Geographical knowledge from the time of Columbus
In the 15th century, when Columbus lived, the knowledge that the Earth was spherical was widespread among all cultured people. The sphericity of the Planet had been hypothesized since ancient times and in the 3rd century BC a scientist, Eratosthenes of Cyrenehe had been able to calculate its circumference with reasonable precision.
A work from the 2nd century AD was also known to scholars of the Late Middle Ages and the early Modern Age, the Geography of the scientist Claudius Ptolemy, who, unlike Eratosthenes, had made an error in evaluating distances, estimating that the Planet was smaller than it really was. Ptolemy’s study – which, beyond the calculation error, was fundamental for the birth of modern geography – was rediscovered in Europe between the 14th and 15th centuries.
Columbus’ sources of inspiration
Christopher Columbus’ main source of inspiration, however, was not Ptolemy, but the mathematician and cartographer Paolo dal Pozzo Toscanelliborn in Florence in 1397 and died in Pisa in 1482.
Toscanelli had created a planisphere based on Ptolemy’s Geography and had argued, in a letter of 1474 to the Portuguese canon Fernan Martins, that to reach the Indies more quickly one had to sail west across the Atlantic. Toscanelli, following Ptolemy, believed that the distance between Europe and Asia was shorter than the real one.
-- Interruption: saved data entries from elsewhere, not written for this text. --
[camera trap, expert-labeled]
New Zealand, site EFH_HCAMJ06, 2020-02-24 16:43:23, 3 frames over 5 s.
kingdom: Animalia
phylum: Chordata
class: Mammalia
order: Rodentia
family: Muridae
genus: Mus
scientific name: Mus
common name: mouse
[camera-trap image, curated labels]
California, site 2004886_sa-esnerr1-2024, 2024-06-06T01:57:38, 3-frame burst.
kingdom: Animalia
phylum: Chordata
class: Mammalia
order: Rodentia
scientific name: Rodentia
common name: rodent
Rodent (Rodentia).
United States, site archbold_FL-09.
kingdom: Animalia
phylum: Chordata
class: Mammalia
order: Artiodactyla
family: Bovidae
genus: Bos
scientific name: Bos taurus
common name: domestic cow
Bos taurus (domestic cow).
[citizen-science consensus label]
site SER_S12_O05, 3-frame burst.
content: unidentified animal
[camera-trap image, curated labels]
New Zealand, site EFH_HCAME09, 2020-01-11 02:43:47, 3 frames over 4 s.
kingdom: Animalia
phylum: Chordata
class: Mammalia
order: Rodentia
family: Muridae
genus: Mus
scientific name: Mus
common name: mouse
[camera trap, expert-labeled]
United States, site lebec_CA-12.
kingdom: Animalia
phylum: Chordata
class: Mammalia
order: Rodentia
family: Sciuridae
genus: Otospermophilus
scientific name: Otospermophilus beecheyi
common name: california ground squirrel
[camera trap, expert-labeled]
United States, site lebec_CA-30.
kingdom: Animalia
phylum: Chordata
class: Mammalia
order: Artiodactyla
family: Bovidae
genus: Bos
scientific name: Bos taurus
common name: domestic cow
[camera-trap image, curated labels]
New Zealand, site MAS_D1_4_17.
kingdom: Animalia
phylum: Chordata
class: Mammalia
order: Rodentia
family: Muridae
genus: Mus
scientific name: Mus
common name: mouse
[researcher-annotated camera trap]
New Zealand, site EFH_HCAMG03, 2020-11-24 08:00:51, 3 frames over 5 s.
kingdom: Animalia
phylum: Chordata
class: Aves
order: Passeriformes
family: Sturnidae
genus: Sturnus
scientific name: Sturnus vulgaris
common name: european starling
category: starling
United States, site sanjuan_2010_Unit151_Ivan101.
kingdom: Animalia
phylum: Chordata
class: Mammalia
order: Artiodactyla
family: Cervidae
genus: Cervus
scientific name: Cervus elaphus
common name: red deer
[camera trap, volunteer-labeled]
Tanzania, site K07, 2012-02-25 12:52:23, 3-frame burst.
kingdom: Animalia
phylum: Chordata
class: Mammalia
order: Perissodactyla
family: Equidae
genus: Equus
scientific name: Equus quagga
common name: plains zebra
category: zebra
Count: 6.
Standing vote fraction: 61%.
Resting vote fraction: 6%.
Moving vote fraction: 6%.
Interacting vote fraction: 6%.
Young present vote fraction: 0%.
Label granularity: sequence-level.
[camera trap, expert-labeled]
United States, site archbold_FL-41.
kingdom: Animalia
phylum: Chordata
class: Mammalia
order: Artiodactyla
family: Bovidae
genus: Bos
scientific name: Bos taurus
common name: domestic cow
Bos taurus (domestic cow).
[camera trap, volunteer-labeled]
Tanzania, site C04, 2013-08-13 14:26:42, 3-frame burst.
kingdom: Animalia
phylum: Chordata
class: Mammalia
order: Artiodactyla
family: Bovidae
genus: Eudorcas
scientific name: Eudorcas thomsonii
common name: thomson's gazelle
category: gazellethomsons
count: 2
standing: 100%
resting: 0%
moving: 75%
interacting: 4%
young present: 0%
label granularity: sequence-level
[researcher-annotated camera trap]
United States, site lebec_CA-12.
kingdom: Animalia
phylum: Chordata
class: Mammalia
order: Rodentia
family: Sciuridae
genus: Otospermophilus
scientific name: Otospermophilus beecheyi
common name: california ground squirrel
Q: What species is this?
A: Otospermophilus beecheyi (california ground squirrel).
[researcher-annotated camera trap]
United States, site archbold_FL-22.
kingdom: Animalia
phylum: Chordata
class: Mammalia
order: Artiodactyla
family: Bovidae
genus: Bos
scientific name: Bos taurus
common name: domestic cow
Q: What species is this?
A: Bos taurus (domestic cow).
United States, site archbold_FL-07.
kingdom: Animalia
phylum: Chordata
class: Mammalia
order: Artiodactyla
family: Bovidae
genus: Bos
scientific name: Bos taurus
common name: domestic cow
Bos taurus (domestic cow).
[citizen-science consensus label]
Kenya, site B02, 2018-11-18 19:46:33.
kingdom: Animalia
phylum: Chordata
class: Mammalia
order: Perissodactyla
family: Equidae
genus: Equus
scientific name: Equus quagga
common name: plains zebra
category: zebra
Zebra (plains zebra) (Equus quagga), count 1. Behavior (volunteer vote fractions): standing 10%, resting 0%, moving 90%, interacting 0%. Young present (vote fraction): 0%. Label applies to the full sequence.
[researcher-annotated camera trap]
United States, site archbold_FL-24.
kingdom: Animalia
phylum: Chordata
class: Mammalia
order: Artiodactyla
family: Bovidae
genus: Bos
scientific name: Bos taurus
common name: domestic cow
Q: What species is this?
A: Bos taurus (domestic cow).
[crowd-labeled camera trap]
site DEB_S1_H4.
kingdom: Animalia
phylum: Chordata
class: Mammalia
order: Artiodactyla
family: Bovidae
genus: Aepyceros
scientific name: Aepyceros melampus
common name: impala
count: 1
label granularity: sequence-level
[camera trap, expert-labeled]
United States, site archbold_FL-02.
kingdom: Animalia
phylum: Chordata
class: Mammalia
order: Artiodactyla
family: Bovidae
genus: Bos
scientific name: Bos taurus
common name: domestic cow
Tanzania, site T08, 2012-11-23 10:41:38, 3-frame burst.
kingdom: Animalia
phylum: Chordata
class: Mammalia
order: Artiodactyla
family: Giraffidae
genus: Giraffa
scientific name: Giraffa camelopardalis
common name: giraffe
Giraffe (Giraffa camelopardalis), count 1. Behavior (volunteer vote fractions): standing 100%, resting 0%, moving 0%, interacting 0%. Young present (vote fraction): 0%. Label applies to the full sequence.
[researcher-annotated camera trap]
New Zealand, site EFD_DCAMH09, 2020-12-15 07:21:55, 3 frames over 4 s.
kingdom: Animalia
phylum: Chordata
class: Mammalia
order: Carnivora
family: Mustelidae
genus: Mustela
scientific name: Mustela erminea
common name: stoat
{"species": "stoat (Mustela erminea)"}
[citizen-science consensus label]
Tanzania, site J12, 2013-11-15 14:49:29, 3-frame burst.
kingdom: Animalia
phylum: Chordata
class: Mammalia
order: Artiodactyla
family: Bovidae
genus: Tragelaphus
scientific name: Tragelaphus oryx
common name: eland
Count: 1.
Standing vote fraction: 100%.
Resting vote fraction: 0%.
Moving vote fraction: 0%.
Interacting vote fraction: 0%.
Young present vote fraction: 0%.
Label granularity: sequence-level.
The Florentine cartographer’s theories were well known to Columbus, to the point that he transcribed the letter to Martins on the blank pages of a book in his possession. Columbus therefore drew from Toscanelli both the idea of reaching the East across the Atlantic and the miscalculation.
Perhaps Columbus had also seen the planisphere drawn in 1491 by the German Heinrich Hammer (Italianized as Enrico Martello), which in turn “shortened” the distance between the Asian coasts and Europe, and other maps.
To get to know Asia and the Orient, however, the navigator made use of the work of the most famous medieval traveller: the Million by Marco Polo, which he read and annotated with great attention. When he arrived at the Caribbean islands, he thought he was in an outpost of the Kingdom of the Great Khan described by Polo. This too, as we know, was a mistake.